> [To do]
Would you transcribe all of the entries that follow, word for word?

> [Material for this task]
####################
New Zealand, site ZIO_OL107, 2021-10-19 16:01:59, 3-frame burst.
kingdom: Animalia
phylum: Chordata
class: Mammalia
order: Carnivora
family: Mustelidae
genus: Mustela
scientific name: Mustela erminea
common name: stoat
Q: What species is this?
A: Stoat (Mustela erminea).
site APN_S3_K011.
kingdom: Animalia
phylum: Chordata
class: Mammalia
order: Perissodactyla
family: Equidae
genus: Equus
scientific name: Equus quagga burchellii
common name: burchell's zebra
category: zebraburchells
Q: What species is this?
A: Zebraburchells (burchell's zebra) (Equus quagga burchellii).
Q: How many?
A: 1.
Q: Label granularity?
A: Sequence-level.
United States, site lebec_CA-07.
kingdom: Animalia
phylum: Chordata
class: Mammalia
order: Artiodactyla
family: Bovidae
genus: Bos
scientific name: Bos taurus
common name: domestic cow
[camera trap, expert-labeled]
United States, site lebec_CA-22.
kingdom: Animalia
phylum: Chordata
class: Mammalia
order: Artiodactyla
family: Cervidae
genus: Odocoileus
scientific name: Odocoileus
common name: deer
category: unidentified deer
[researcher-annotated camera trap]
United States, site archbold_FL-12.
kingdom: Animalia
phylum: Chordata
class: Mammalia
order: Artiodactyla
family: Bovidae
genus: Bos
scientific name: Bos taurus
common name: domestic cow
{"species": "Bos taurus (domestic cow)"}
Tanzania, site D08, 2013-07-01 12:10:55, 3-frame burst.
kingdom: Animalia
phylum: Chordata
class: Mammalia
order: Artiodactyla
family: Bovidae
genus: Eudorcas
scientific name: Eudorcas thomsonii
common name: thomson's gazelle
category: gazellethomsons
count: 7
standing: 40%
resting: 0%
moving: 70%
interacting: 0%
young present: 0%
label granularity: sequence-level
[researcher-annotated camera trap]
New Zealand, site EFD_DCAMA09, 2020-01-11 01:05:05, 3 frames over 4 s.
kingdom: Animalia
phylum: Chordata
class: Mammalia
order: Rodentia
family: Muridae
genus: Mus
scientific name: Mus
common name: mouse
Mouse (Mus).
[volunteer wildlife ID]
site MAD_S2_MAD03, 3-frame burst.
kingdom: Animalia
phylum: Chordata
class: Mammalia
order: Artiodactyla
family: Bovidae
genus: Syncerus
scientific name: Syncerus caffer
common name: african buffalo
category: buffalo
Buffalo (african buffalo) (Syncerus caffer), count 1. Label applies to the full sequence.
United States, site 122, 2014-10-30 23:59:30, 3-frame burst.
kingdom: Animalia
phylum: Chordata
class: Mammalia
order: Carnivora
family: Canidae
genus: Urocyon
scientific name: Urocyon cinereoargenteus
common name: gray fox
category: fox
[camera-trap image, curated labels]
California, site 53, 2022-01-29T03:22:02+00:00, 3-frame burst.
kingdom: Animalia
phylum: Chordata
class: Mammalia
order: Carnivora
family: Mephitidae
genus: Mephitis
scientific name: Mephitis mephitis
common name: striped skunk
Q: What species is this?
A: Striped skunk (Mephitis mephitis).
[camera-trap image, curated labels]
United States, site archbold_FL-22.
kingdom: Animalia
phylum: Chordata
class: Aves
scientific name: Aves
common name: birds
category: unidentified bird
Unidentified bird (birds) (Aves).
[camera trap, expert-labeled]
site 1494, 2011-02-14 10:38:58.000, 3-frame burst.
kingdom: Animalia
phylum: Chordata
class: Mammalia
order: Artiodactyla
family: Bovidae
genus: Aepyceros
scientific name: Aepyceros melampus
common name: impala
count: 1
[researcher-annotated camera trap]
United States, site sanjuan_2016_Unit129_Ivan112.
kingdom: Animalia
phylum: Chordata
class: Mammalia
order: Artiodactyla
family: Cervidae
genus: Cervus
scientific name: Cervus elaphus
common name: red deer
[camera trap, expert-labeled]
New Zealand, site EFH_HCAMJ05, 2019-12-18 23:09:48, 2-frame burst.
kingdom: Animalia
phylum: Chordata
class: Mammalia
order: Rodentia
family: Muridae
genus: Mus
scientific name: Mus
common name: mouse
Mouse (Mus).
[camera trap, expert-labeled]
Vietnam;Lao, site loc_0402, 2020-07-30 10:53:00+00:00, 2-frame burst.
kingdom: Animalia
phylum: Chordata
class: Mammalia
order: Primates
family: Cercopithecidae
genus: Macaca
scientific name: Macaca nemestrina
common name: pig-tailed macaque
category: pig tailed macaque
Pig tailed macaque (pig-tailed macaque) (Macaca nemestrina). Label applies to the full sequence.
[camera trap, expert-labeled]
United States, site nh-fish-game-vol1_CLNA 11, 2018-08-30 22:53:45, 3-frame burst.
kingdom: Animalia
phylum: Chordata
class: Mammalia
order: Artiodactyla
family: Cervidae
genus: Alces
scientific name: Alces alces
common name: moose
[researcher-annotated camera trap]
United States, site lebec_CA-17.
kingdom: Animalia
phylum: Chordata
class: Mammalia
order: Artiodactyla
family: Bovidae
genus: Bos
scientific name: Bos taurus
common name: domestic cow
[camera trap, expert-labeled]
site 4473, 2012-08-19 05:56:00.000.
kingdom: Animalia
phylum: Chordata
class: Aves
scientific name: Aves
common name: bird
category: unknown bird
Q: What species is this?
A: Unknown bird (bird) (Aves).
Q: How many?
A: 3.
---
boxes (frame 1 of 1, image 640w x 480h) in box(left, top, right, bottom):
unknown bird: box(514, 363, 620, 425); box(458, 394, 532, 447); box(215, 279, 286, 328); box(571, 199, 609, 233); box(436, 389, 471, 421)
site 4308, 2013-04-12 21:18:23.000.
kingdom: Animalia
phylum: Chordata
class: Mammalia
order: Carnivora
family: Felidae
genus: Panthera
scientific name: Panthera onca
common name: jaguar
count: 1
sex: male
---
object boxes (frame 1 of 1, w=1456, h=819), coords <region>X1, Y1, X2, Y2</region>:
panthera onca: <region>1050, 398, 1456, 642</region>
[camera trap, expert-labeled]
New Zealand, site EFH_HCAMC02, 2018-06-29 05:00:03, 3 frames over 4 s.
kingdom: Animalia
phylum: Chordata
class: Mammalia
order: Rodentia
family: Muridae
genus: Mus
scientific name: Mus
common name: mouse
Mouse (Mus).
####################
> [Task solution]
New Zealand, site ZIO_OL107, 2021-10-19 16:01:59, 3-frame burst.
kingdom: Animalia
phylum: Chordata
class: Mammalia
order: Carnivora
family: Mustelidae
genus: Mustela
scientific name: Mustela erminea
common name: stoat
Q: What species is this?
A: Stoat (Mustela erminea).
site APN_S3_K011.
kingdom: Animalia
phylum: Chordata
class: Mammalia
order: Perissodactyla
family: Equidae
genus: Equus
scientific name: Equus quagga burchellii
common name: burchell's zebra
category: zebraburchells
Q: What species is this?
A: Zebraburchells (burchell's zebra) (Equus quagga burchellii).
Q: How many?
A: 1.
Q: Label granularity?
A: Sequence-level.
United States, site lebec_CA-07.
kingdom: Animalia
phylum: Chordata
class: Mammalia
order: Artiodactyla
family: Bovidae
genus: Bos
scientific name: Bos taurus
common name: domestic cow
[camera trap, expert-labeled]
United States, site lebec_CA-22.
kingdom: Animalia
phylum: Chordata
class: Mammalia
order: Artiodactyla
family: Cervidae
genus: Odocoileus
scientific name: Odocoileus
common name: deer
category: unidentified deer
[researcher-annotated camera trap]
United States, site archbold_FL-12.
kingdom: Animalia
phylum: Chordata
class: Mammalia
order: Artiodactyla
family: Bovidae
genus: Bos
scientific name: Bos taurus
common name: domestic cow
{"species": "Bos taurus (domestic cow)"}
Tanzania, site D08, 2013-07-01 12:10:55, 3-frame burst.
kingdom: Animalia
phylum: Chordata
class: Mammalia
order: Artiodactyla
family: Bovidae
genus: Eudorcas
scientific name: Eudorcas thomsonii
common name: thomson's gazelle
category: gazellethomsons
count: 7
standing: 40%
resting: 0%
moving: 70%
interacting: 0%
young present: 0%
label granularity: sequence-level
[researcher-annotated camera trap]
New Zealand, site EFD_DCAMA09, 2020-01-11 01:05:05, 3 frames over 4 s.
kingdom: Animalia
phylum: Chordata
class: Mammalia
order: Rodentia
family: Muridae
genus: Mus
scientific name: Mus
common name: mouse
Mouse (Mus).
[volunteer wildlife ID]
site MAD_S2_MAD03, 3-frame burst.
kingdom: Animalia
phylum: Chordata
class: Mammalia
order: Artiodactyla
family: Bovidae
genus: Syncerus
scientific name: Syncerus caffer
common name: african buffalo
category: buffalo
Buffalo (african buffalo) (Syncerus caffer), count 1. Label applies to the full sequence.
United States, site 122, 2014-10-30 23:59:30, 3-frame burst.
kingdom: Animalia
phylum: Chordata
class: Mammalia
order: Carnivora
family: Canidae
genus: Urocyon
scientific name: Urocyon cinereoargenteus
common name: gray fox
category: fox
[camera-trap image, curated labels]
California, site 53, 2022-01-29T03:22:02+00:00, 3-frame burst.
kingdom: Animalia
phylum: Chordata
class: Mammalia
order: Carnivora
family: Mephitidae
genus: Mephitis
scientific name: Mephitis mephitis
common name: striped skunk
Q: What species is this?
A: Striped skunk (Mephitis mephitis).
[camera-trap image, curated labels]
United States, site archbold_FL-22.
kingdom: Animalia
phylum: Chordata
class: Aves
scientific name: Aves
common name: birds
category: unidentified bird
Unidentified bird (birds) (Aves).
[camera trap, expert-labeled]
site 1494, 2011-02-14 10:38:58.000, 3-frame burst.
kingdom: Animalia
phylum: Chordata
class: Mammalia
order: Artiodactyla
family: Bovidae
genus: Aepyceros
scientific name: Aepyceros melampus
common name: impala
count: 1
[researcher-annotated camera trap]
United States, site sanjuan_2016_Unit129_Ivan112.
kingdom: Animalia
phylum: Chordata
class: Mammalia
order: Artiodactyla
family: Cervidae
genus: Cervus
scientific name: Cervus elaphus
common name: red deer
[camera trap, expert-labeled]
New Zealand, site EFH_HCAMJ05, 2019-12-18 23:09:48, 2-frame burst.
kingdom: Animalia
phylum: Chordata
class: Mammalia
order: Rodentia
family: Muridae
genus: Mus
scientific name: Mus
common name: mouse
Mouse (Mus).
[camera trap, expert-labeled]
Vietnam;Lao, site loc_0402, 2020-07-30 10:53:00+00:00, 2-frame burst.
kingdom: Animalia
phylum: Chordata
class: Mammalia
order: Primates
family: Cercopithecidae
genus: Macaca
scientific name: Macaca nemestrina
common name: pig-tailed macaque
category: pig tailed macaque
Pig tailed macaque (pig-tailed macaque) (Macaca nemestrina). Label applies to the full sequence.
[camera trap, expert-labeled]
United States, site nh-fish-game-vol1_CLNA 11, 2018-08-30 22:53:45, 3-frame burst.
kingdom: Animalia
phylum: Chordata
class: Mammalia
order: Artiodactyla
family: Cervidae
genus: Alces
scientific name: Alces alces
common name: moose
[researcher-annotated camera trap]
United States, site lebec_CA-17.
kingdom: Animalia
phylum: Chordata
class: Mammalia
order: Artiodactyla
family: Bovidae
genus: Bos
scientific name: Bos taurus
common name: domestic cow
[camera trap, expert-labeled]
site 4473, 2012-08-19 05:56:00.000.
kingdom: Animalia
phylum: Chordata
class: Aves
scientific name: Aves
common name: bird
category: unknown bird
Q: What species is this?
A: Unknown bird (bird) (Aves).
Q: How many?
A: 3.
---
boxes (frame 1 of 1, image 640w x 480h) in box(left, top, right, bottom):
unknown bird: box(514, 363, 620, 425); box(458, 394, 532, 447); box(215, 279, 286, 328); box(571, 199, 609, 233); box(436, 389, 471, 421)
site 4308, 2013-04-12 21:18:23.000.
kingdom: Animalia
phylum: Chordata
class: Mammalia
order: Carnivora
family: Felidae
genus: Panthera
scientific name: Panthera onca
common name: jaguar
count: 1
sex: male
---
object boxes (frame 1 of 1, w=1456, h=819), coords <region>X1, Y1, X2, Y2</region>:
panthera onca: <region>1050, 398, 1456, 642</region>
[camera trap, expert-labeled]
New Zealand, site EFH_HCAMC02, 2018-06-29 05:00:03, 3 frames over 4 s.
kingdom: Animalia
phylum: Chordata
class: Mammalia
order: Rodentia
family: Muridae
genus: Mus
scientific name: Mus
common name: mouse
Mouse (Mus).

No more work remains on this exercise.